They really advocate "for interrepository dependencies to be unpinned/"at head"/"trunk based."" I think this must make sense when you're running a ton of interdependent things. Most of my work is on quite independent projects, like a statistical analysis that can run with its own universe of dependencies that never need to be aligned with any other repo's dependencies. For my stuff, pinning dependencies pretty aggressively is good for reproducibility.


Chapter 17: Code Search


The old "external Code Search" is described on Wikipedia.

Hmm! There is some public Google code search, not mentioned in the text. It... doesn't seem great? But maybe I don't know what to look for.

Hmm! Google's RE2 regular expression engine is open source and has a Python wrapper. Looks like the trade-off is speed in exchange for "various PCRE features (e.g. backreferences, look-around assertions) are not supported".


Ah! I thought so! Yegge was behind Grok, which became/merged with Kythe, which knows all about programming.


One page 353 they advocate "using named types rather than generic things like strings or integers, because it's then easy to find all usages." Okay.


On page 354 they mention "how to compute a fingerprint for integer values efficiently" and I think that could be referring to getting the hash of something; are they talking about hashing integers? Are these integers so big that they can't just be their own hashes? Or is that cheating?


On page 357 there's a screenshot of a log viewer that seems to be called "Analog" but I think it's different from the web log analyzer of that name...


They have a surprising reference for the "responsive if latencies are below 200 ms" bit on page 359.


The code for the old internal Google code search is up, and also you can read Russ Cox explaining it. Trigrams!


The reference to searching 20GB/s is now searching 1.5TB/s!

Had to go Wayback, but there's also a bunch on substring matching.


Summarizing Google's code search history:

They describe moving the inverted index from memory to flash storage, which I guess probably isn't relevant to the current state.


On page 369 they mention "low recall accuracy" and go on to say that means "nonmatches need to be filtered out of the result set." I think they're using "recall accuracy" to mean "precision"?


Chapter 18: Build Systems and Build Philosophy


Did they seriously just have a whole chapter on build systems and not mention make? They mention "Ant, Maven, Gradle, Grunt, and Rake" (page 376) but can't mention make?


There's some disconnect between their "engineers love the build system" and the footnote that says "83% of Googlers reported being satisfied with the build system" (page 371).



They point out that the artifact-based input/output structure of Bazel is analogous to functional programming. That's true. In this way, Bazel is similar to lots of DAG-based systems, like Airflow, etc.


They mention C++ can include other files and that this is an issue for knowing what's changed, but I didn't see that they described Bazel having a solution for this...


They mention "the 1:1:1 rule" on page 391 but don't really explain it.

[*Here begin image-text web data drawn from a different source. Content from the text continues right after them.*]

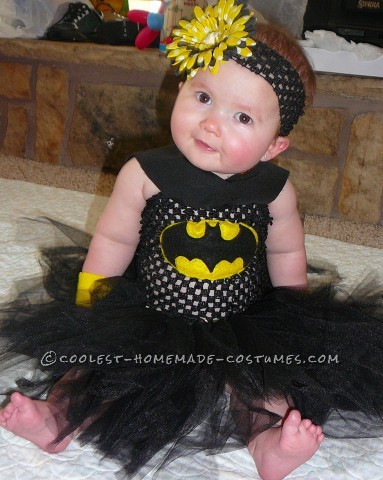 Pretty simple, just a black tutu dress. I made the bracelets from flannel, and the bat logo was made from felt and sewn on. I sewed on the bottom hal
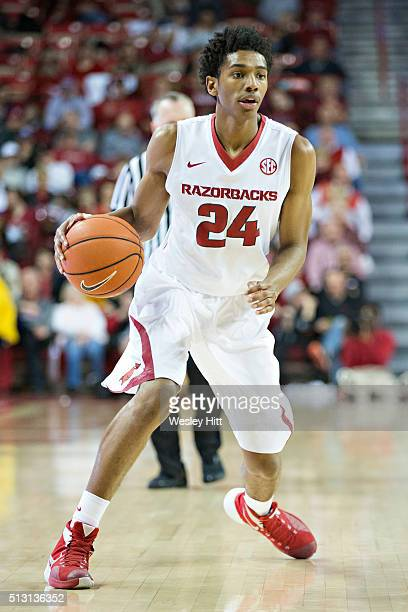 Jimmy Whitt of the Arkansas Razorbacks dribbles the ball and looks to make a pass against the LSU Tigers at Bud Walton Arena on February 23 2016 in...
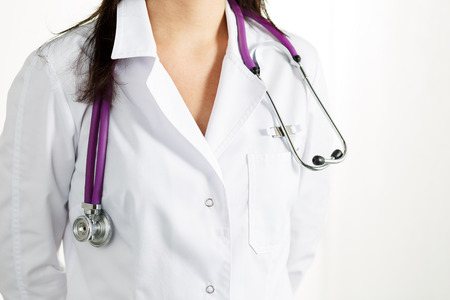 therapeutist: Medicine female therapeutist doctors body standing half-turn with hands crossed behind back on white background. Physician ready to receive patient and help. Medical concept.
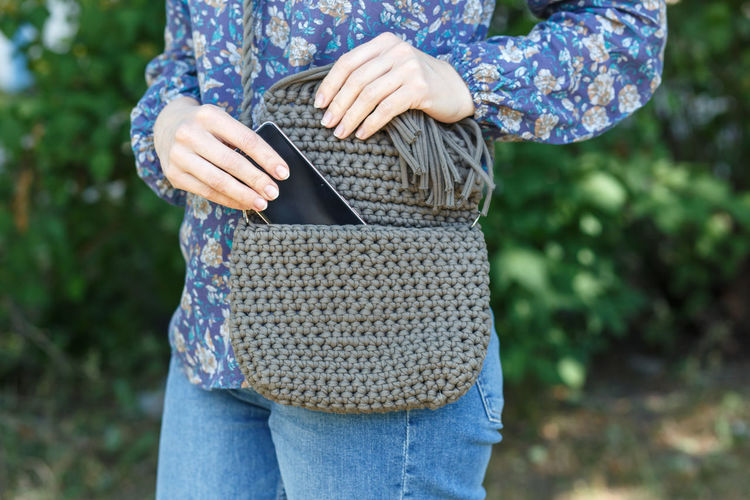 Midsection of woman removing mobile phone from purse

Finding an old version of their link:

"The idiom of having one target per directory, representing a single package, is sometimes referred to as the 1:1:1 rule."

So that's 1 directory, 1 target, 1 package.


"Gazelle is a Bazel build file generator for Bazel projects. It natively supports Go and protobuf, and it may be extended to support new languages and custom rule sets."


"Automatically managed dependencies ["*", "+", ">" in version specifications] can be convenient for small projects, but they're usually a recipe for disaster on projects of nontrivial size or that are being worked on by more than one engineer." (page 394)


"... we enforce a strict One-Version Rule for all third-party dependencies in our internal codebase." (page 394)


A thought I had in connection with all this monorepo stuff is: Is this part of the motivation for microservices? A microservice can (in theory?) just expose an API but otherwise have an isolated codebase, OS, etc. It seems like Google jumps through a lot of hoops and introduces a lot of coordination in order to make the monorepo work...


The advice (page 396) to mirror external dependencies so you don't depend on somebody continuing to host them the same way is pretty good advice. (Continues to use Docker Hub base images etc...)


Chapter 19: Critique: Google's Code Review Tool


On page 400 they reference Google's "web-based code editing tool". On page 406 it's "Cider, an online IDE for editing source code stored in the cloud". I don't see much about it online, but there is this fun table showing Google-internal things and how they map to non-Google things.


"In emergency cases, the author can forcefully commit their changes and have it reviewed after commit." (page 402)

Nice to have in a pinch; could allow abuse but still.


They mention on page 403 that their diff does move detection, which many diff tools don't do terribly well... I wonder if theirs is much better.


I saw somebody online who likes Critique and they said https://reviewable.io/ is the closest publicly available tool...


Apparently Critique does screenshot diffs of UIs generated by code, which is neat. (page 404)


"When users drill down to the file level, Critique provides a UI widget with a compact display of the chain of snapshot versions of a file;" (page 404)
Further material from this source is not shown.